# Exercise aim
Leave out the pictures, and quote exactly the lines running from the one with "JUST FOR FUN CHILDRENS SONGS FOR UKULELE" through the last line of the entries below.

(Dataset records)
+++++

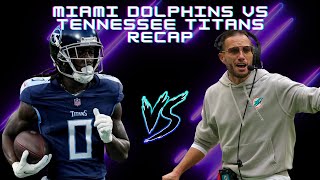 Tennessee Titans Vs Miami Dolphins Week 4 Recap [upl. by Kilar413]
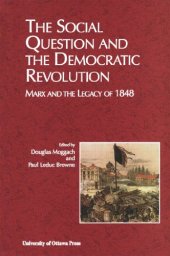 book The Social Question and the Democratic Revolution: Marx and the Legacy of 1848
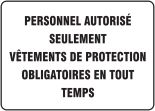 PERSONNEL AUTORISÉ SEULEMENT VÊTEMENTS DE PROTECTION OBLIGATOIRES EN TOUT TEMPS (FRENCH)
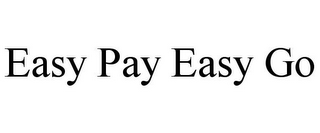 EASY PAY EASY GO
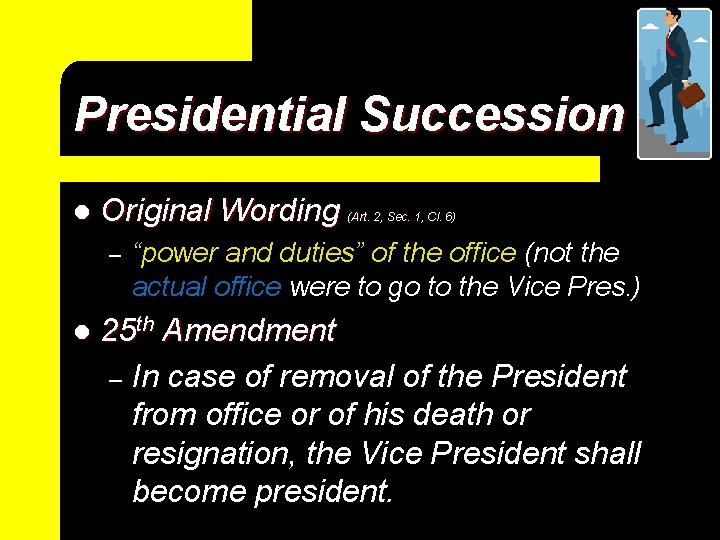 Presidential Succession l Original Wording – l (Art. 2, Sec. 1, Cl. 6) “power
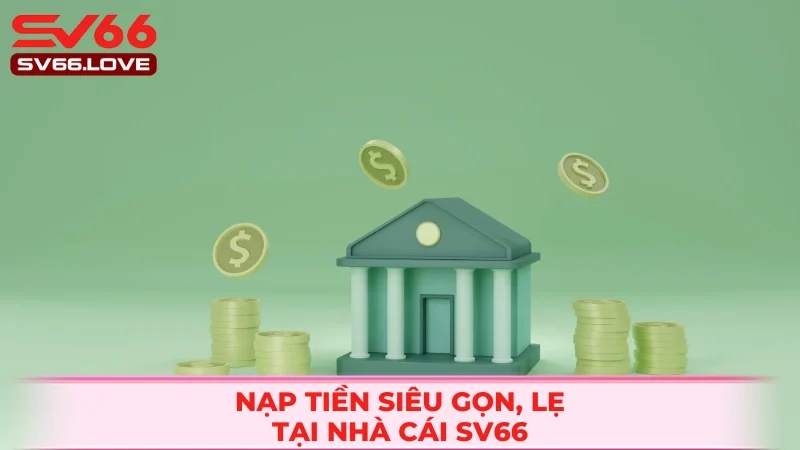 Nạp tiền siêu gọn, lẹ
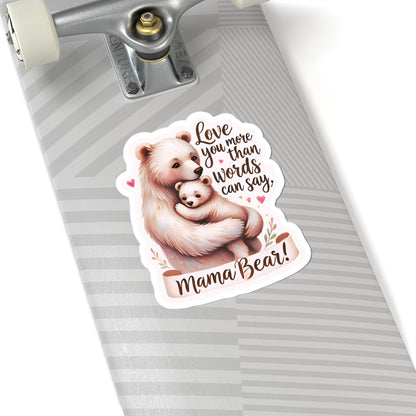 Love You More Than Words Can Say Mother's Day Sticker, Mama Bear Sticker, Cute Birthday Gift for Mom, Mother's Day Present, Waterproof Decal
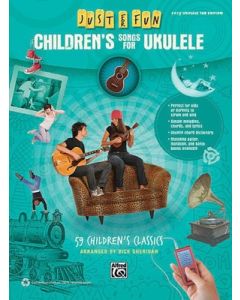 JUST FOR FUN CHILDRENS SONGS FOR UKULELE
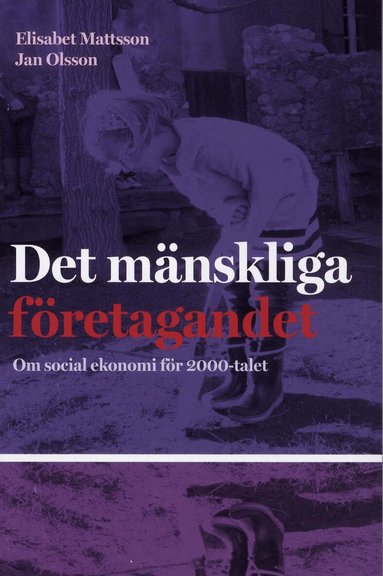 Elisabeth Mattsson, Jan Olsson - Det mänskliga företagandet : om social ekonomi för 2000-talet, Häftad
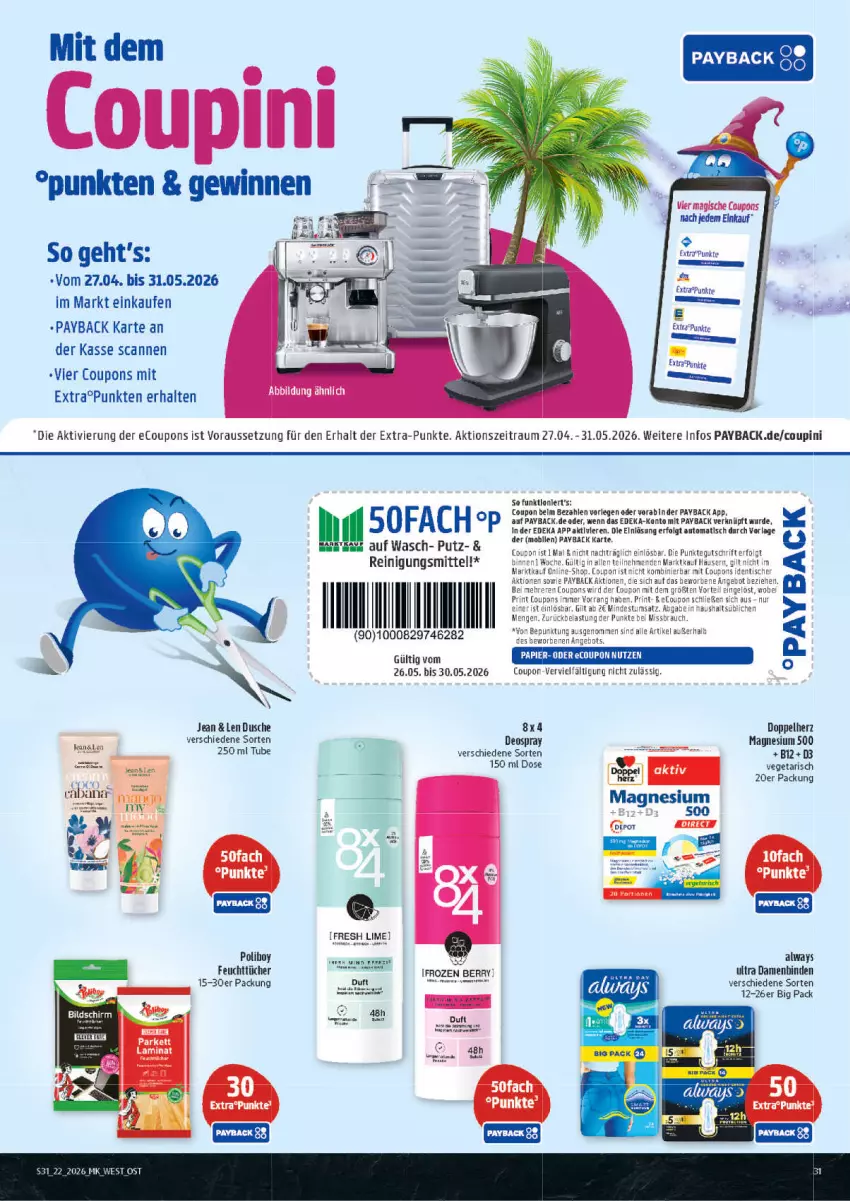 Aktueller Prospekt Marktkauf - Prospekt - von 24.05 bis 30.05.2026 - strona 31 - produkty: Alwa, Always, auto, binden, coupon, coupons, Damenbinden, deka, deo, deospray, doppelherz, dusche, feuchttücher, HP, LG, magnesium, payback, Reinigung, Reinigungsmittel, rel, Ti, tisch, tücher, Vegeta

+++++

# Exercise output
 JUST FOR FUN CHILDRENS SONGS FOR UKULELE
 Elisabeth Mattsson, Jan Olsson - Det mänskliga företagandet : om social ekonomi för 2000-talet, Häftad
 Aktueller Prospekt Marktkauf - Prospekt - von 24.05 bis 30.05.2026 - strona 31 - produkty: Alwa, Always, auto, binden, coupon, coupons, Damenbinden, deka, deo, deospray, doppelherz, dusche, feuchttücher, HP, LG, magnesium, payback, Reinigung, Reinigungsmittel, rel, Ti, tisch, tücher, Vegeta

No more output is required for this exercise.